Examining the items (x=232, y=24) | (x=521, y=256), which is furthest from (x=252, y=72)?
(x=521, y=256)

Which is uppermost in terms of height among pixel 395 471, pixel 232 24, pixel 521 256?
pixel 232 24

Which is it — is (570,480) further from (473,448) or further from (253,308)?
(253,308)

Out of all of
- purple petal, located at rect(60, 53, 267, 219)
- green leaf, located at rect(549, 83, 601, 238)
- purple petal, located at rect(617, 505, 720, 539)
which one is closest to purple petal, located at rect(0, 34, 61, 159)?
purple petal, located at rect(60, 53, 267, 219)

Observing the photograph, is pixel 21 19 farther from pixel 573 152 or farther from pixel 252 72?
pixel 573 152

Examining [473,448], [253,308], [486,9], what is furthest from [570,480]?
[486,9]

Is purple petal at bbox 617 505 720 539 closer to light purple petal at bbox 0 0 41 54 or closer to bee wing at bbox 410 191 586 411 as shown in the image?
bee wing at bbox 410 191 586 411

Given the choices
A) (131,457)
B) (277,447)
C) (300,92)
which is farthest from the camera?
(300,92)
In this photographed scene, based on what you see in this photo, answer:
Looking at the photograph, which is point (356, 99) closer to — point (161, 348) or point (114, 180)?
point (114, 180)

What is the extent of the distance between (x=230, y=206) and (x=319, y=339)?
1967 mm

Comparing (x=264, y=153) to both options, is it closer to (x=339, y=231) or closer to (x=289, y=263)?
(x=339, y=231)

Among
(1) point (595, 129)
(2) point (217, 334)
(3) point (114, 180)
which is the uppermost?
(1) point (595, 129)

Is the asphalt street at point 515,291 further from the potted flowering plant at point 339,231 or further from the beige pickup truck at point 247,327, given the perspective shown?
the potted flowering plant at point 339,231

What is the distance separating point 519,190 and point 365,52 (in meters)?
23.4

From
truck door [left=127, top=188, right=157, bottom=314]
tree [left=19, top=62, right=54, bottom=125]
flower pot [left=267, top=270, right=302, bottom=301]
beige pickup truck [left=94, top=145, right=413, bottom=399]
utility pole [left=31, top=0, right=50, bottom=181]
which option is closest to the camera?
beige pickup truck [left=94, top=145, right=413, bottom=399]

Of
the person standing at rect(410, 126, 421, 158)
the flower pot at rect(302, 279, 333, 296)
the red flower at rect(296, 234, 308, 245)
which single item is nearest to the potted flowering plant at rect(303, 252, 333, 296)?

Direction – Please output the records as a Markdown table with the columns Row and Line. Begin at the line that contains "What is the distance" and stop after the last line of the records, giving each line its own numbered row and leaving out blank lines.

Solution for this exercise –
| Row | Line |
|---|---|
| 1 | What is the distance separating point 519,190 and point 365,52 (in meters)? |
| 2 | 23.4 |
| 3 | From |
| 4 | truck door [left=127, top=188, right=157, bottom=314] |
| 5 | tree [left=19, top=62, right=54, bottom=125] |
| 6 | flower pot [left=267, top=270, right=302, bottom=301] |
| 7 | beige pickup truck [left=94, top=145, right=413, bottom=399] |
| 8 | utility pole [left=31, top=0, right=50, bottom=181] |
| 9 | which option is closest to the camera? |
| 10 | beige pickup truck [left=94, top=145, right=413, bottom=399] |
| 11 | Of |
| 12 | the person standing at rect(410, 126, 421, 158) |
| 13 | the flower pot at rect(302, 279, 333, 296) |
| 14 | the red flower at rect(296, 234, 308, 245) |
| 15 | which single item is nearest to the potted flowering plant at rect(303, 252, 333, 296)? |